The demon core was a sphere of plutonium that was involved in two fatal radiation accidents when scientists tested it as a fissile core of an early atomic bomb. It was manufactured in 1945 by the Manhattan Project, the U.S. nuclear weapon development effort during World War II. It was a subcritical mass that weighed 6.2 kilograms (14 lb) and was 8.9 centimeters (3.5 in) in diameter. The core was prepared for shipment to the Pacific Theater as part of the third nuclear weapon to be dropped on Japan, but when Japan surrendered, the core was retained for testing and potential later use in the case of another conflict.

The two criticality accidents occurred at the Los Alamos Laboratory in New Mexico on August 21, 1945, and May 21, 1946. In both cases, an experiment was intended to demonstrate how close the core was to criticality, using a neutron-reflective tamper (layer of dense material surrounding the fissile material). In both accidents, the core was accidentally put into a critical configuration. Physicists Harry Daghlian (in the first accident) and Louis Slotin (in the second accident) both suffered acute radiation syndrome and died shortly afterward. At the same time, others present in the laboratory were also exposed. The core was melted down during the summer of 1946, and the material was recycled for use in other cores.

The demon core (like the core used in the bombing of Nagasaki) was, when assembled, a solid 6.2-kilogram (14 lb) softball-sized sphere measuring 8.9 centimeters (3.5 in) in diameter. It consisted of three parts made of plutonium-gallium: two hemispheres and an anti-jet ring, designed to keep neutron flux from "jetting" out of the joined surface between the hemispheres during implosion. The core of the device used in the Trinity Test at the Alamogordo Bombing and Gunnery Range in July did not have such a ring.

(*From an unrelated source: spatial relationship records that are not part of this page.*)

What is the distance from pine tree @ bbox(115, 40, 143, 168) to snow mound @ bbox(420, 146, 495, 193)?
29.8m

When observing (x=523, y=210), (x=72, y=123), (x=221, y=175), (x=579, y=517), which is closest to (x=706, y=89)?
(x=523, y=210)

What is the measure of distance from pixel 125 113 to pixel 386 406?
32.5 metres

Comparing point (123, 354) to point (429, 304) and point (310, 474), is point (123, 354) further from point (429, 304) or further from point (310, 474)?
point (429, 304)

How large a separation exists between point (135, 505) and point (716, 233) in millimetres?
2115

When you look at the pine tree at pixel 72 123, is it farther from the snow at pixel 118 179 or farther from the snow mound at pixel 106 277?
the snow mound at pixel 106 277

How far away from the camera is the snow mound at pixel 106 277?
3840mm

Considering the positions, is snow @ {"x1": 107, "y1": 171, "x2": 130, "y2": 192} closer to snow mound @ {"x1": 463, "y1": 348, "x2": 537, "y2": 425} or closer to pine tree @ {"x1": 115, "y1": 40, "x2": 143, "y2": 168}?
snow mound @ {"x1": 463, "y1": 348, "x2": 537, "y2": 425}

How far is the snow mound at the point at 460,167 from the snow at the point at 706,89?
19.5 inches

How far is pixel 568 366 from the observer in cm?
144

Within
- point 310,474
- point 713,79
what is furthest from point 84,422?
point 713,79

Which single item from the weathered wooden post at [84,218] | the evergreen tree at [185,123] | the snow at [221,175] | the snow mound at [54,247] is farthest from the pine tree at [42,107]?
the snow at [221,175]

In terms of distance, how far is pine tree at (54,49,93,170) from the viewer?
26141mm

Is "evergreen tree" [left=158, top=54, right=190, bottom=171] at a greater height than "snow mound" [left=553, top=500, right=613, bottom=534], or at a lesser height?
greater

The refined plutonium was shipped from the Hanford Site in Washington to the Los Alamos Laboratory; an inventory document dated August 30 shows Los Alamos had expended "HS-1, 2, 3, 4; R-1" (the components of the Trinity and Nagasaki bombs) and had in its possession "HS-5, 6; R-2", finished and in the hands of quality control. Material for "HS-7, R-3" was in the Los Alamos metallurgy section and would also be ready by September 5 (it is not certain whether this date allowed for the unmentioned "HS-8"'s fabrication to complete the fourth core). The metallurgists used a plutonium-gallium alloy, which stabilized the delta (δ) phase allotrope of plutonium so it could be hot pressed into the desired spherical shape. As plutonium was found to corrode readily, the sphere was then coated with nickel.

On August 10, Major General Leslie R. Groves Jr., wrote to General of the Army George C. Marshall, the Chief of Staff of the United States Army, to inform him that:

The next bomb of the implosion type had been scheduled to be ready for delivery on the target on the first good weather after August 24th, 1945. We have gained 4 days in manufacture and expect to ship the final components from New Mexico on August 12th or 13th. Providing there are no unforeseen difficulties in manufacture, in transportation to the theatre or after arrival in the theatre, the bomb should be ready for delivery on the first suitable weather after August 17th or 18th.

Marshall added an annotation, "It is not to be released on Japan without express authority from the President", on President Harry S. Truman's orders. On August 13, the third bomb was scheduled. It was anticipated that it would be ready by August 16 to be dropped on August 19. This was pre-empted by Japan's surrender on August 15, 1945, while preparations were still being made for it to be couriered to Kirtland Field. The third core remained at Los Alamos.

The core, once assembled, was designed to be at "−5 cents". In this state, there is only a small safety margin against extraneous factors that might increase reactivity, causing the core to become supercritical, and then prompt critical, a brief state of rapid energy increase. These factors are not common in the environment; they are only likely to occur under conditions such as the compression of the solid metallic core (which would eventually be the method used to explode the bomb), the addition of more nuclear material, or provision of an external reflector which would reflect outbound neutrons back into the core. The experiments conducted at Los Alamos leading to the two fatal accidents were designed to guarantee that the core was indeed close to the critical point by arranging such reflectors and seeing how much neutron reflection was required to approach supercriticality.